A METHOD FOR PREPARATION OF IBRUTINIB PRECURSOR

A method for the preparation of ibrutinib's precursor, 3-(4-phenoxyphenyl)-1-((3R)-piperidin-3-il)-1H-pyrazolof [3,4-d]|pyrimidin-4-amine, involving arylation of N-protected 1-(piperidin-3-yl)pyrazolo[3,4-d]pyrimidin-4-amine in the presence of palladium catalyst, nitrogen-containing ligand, and base, with subsequent removal of the protecting groups by known methods, is reported. (Formula (II))

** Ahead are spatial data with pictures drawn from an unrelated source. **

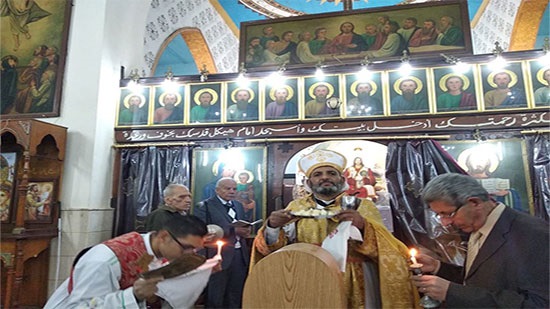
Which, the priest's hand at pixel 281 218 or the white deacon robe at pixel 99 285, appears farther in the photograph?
the priest's hand at pixel 281 218

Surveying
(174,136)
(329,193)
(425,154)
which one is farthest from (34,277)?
(425,154)

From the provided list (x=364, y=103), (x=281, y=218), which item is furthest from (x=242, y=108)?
(x=281, y=218)

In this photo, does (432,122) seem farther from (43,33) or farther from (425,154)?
(43,33)

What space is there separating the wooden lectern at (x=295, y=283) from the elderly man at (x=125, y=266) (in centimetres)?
58

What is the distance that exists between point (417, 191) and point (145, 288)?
388 centimetres

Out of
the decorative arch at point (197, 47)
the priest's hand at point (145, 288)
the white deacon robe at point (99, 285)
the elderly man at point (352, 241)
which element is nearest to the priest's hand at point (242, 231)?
the elderly man at point (352, 241)

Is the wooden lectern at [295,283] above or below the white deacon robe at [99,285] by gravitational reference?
above

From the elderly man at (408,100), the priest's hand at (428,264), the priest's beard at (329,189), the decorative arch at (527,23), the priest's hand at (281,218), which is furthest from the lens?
the decorative arch at (527,23)

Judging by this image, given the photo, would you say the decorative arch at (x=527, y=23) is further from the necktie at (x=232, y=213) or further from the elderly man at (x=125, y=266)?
the elderly man at (x=125, y=266)

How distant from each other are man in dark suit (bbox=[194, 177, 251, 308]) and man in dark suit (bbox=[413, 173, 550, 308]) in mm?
2985

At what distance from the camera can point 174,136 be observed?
17.6 ft

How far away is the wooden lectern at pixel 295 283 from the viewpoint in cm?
96

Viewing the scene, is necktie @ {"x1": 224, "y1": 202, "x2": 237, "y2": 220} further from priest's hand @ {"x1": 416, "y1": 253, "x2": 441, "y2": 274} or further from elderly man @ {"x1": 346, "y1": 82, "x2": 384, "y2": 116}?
priest's hand @ {"x1": 416, "y1": 253, "x2": 441, "y2": 274}

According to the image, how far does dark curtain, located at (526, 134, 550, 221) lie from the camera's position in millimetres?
4234
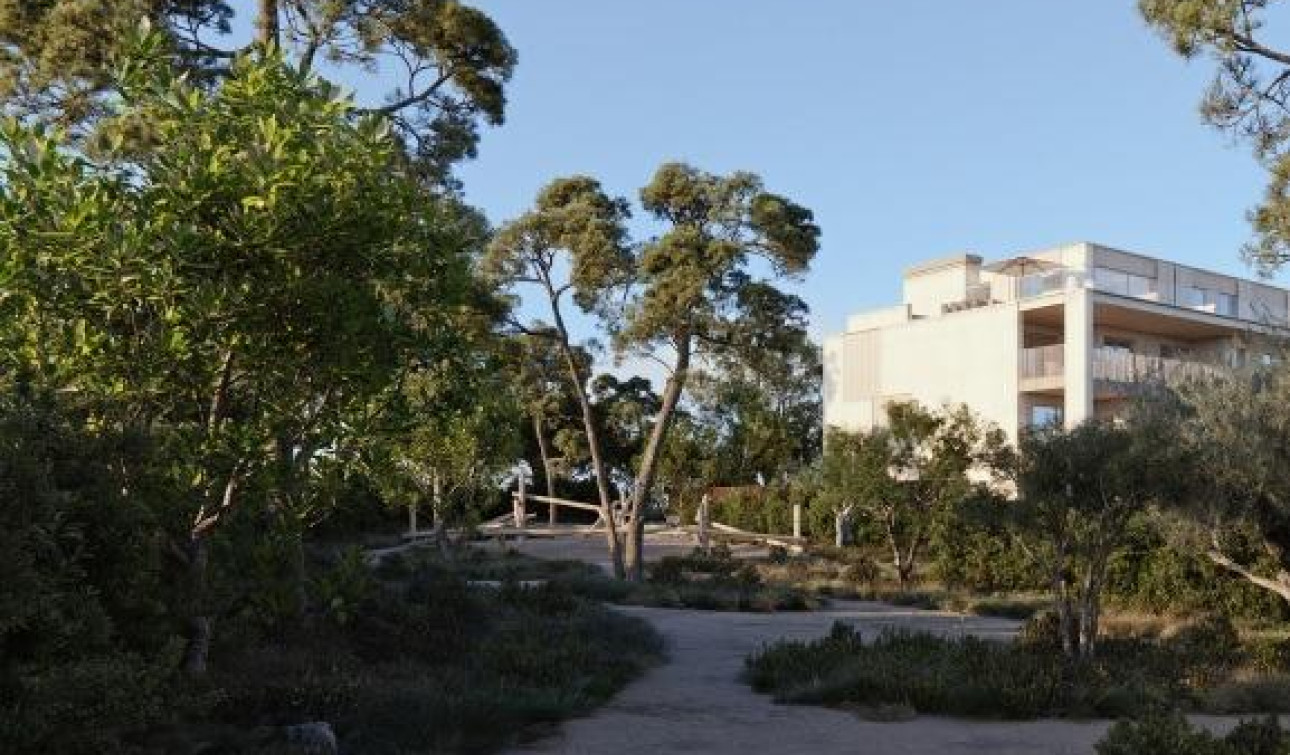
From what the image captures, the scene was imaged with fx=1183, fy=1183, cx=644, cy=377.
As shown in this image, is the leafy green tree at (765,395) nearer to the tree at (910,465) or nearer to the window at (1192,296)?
the tree at (910,465)

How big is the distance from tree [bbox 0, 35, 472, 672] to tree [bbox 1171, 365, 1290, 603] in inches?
340

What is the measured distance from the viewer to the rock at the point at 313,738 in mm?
6945

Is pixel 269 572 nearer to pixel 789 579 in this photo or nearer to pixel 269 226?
pixel 269 226

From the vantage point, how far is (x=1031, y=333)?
35.7m

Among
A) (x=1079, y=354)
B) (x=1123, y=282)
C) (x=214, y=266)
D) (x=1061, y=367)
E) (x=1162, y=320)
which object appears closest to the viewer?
(x=214, y=266)

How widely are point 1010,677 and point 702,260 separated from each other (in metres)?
13.6

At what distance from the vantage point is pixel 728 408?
43500 mm

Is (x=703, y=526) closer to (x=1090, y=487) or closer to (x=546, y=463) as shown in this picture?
(x=546, y=463)

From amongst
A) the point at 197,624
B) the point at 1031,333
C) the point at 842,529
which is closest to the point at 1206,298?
the point at 1031,333

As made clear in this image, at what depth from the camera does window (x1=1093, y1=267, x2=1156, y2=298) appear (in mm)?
37406

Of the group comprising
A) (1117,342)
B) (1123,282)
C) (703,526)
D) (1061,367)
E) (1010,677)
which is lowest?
(1010,677)

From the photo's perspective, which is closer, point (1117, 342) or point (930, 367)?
point (1117, 342)

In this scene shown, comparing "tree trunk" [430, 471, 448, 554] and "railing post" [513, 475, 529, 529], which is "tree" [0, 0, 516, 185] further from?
"railing post" [513, 475, 529, 529]

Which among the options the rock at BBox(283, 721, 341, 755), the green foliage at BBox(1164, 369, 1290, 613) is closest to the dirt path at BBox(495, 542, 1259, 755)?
the rock at BBox(283, 721, 341, 755)
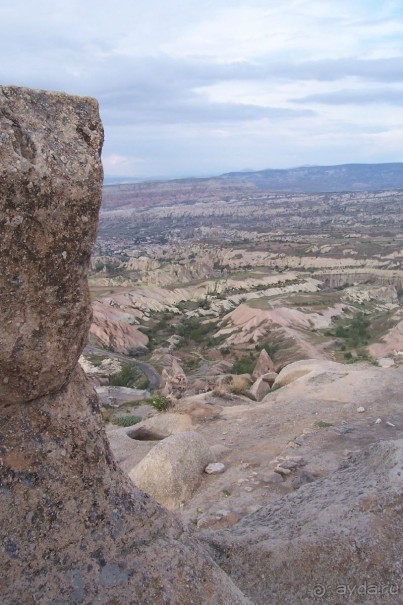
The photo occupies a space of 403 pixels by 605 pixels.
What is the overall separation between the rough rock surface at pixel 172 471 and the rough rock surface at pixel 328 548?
3.21 m

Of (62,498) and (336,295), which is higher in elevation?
(62,498)

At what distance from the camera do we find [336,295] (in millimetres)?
60062

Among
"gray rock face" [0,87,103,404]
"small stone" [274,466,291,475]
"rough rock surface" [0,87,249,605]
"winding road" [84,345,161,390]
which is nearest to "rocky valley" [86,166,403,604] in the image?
"small stone" [274,466,291,475]

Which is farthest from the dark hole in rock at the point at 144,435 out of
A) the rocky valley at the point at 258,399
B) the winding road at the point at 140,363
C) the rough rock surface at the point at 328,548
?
the winding road at the point at 140,363

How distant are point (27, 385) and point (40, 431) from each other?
38cm

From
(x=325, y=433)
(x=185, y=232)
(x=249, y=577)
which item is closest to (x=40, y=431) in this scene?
(x=249, y=577)

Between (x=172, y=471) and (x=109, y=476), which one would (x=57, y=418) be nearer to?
(x=109, y=476)

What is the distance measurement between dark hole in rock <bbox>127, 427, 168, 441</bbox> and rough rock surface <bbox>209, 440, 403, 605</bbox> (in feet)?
25.6

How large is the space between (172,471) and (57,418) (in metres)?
5.59

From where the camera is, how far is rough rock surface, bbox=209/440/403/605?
16.1 feet

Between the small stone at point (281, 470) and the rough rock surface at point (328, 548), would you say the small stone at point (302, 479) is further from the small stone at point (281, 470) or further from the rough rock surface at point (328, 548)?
the rough rock surface at point (328, 548)

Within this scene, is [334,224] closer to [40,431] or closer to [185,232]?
[185,232]

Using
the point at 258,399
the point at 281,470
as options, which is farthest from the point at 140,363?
the point at 281,470

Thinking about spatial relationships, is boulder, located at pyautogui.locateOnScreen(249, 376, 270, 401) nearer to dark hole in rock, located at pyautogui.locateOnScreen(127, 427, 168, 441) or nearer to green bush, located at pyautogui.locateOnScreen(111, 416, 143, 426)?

According to lu tini synthesis method

The invention discloses a synthesis method of ibrutinib. The method uses Suzuki coupling reaction and Kumada coupling reaction, does not need to separate the intermediate, obtains the intermediate (9) at high yield by a one-pot process, and uses mixed anhydrides instead of acryloyl chloride. The technique utilizes cheap 4-halodianisole as the initial raw material, adopts Suzuki coupling reaction and Kumada coupling reaction, and uses the one-pot process. The whole route is disclosed in the specification. The method can obtain the intermediate (9) (the chemical purity and optical purity are greater than or equal to 99%) at high yield without separating and purifying the intermediate, and avoids microwave, high temperature/high pressure and other specific reaction conditions; and the acrylic acid and mixed anhydrides generated by acyl chloride and sulfonyl chloride are used instead of the acryloyl chloride in the last step to avoid the amidation reaction of the intermediate (10) in multiple sites and reduce the generation of the byproduct, thereby obtaining the high-purity ibrutinib at high yield. The method has the advantages of short process route and lower cost, and is beneficial to the environment and suitable for industrialized scale-up production.

PROCESS FOR THE SYNTHESIS OF STABLE AMORPHOUS IBRUTINIB

Disclosed herein is a new route of synthesis and a new stable amorphous form of ibrutinib. Also disclosed are pharmaceutical compositions, oral dosage forms and the use of the amorphous ibrutinib in the treatment of mantle cell lymphoma or chronic lymphocytic leukemia.

PROCESS FOR PREPARING PURE LH-PYRAZOLO[3,4-D] PYRIMIDINE DERIVATIVE

The present invention relates to an efficient and industrially advantageous process for the preparation of pure lH-pyrazolo[3,4-d] pyrimidine derivative. In particular the present invention provides a process for the preparation of pure 4-amino-3-(4- phenoxyphenyl)-lH-pyrazolo[3,4-d] pyrimidine, a key intermediate of ibrutinib. Particularly, the present invention provides a process for the preparation of 3-amino-4-cyano-5-(4-phenoxy phenyl)pyrazole, wherein none of the intermediates have been isolated, an important precursor for the preparation of 4-amino-3-(4-phenoxyphenyl)- lH-pyrazolo[3,4-d] pyrimidine.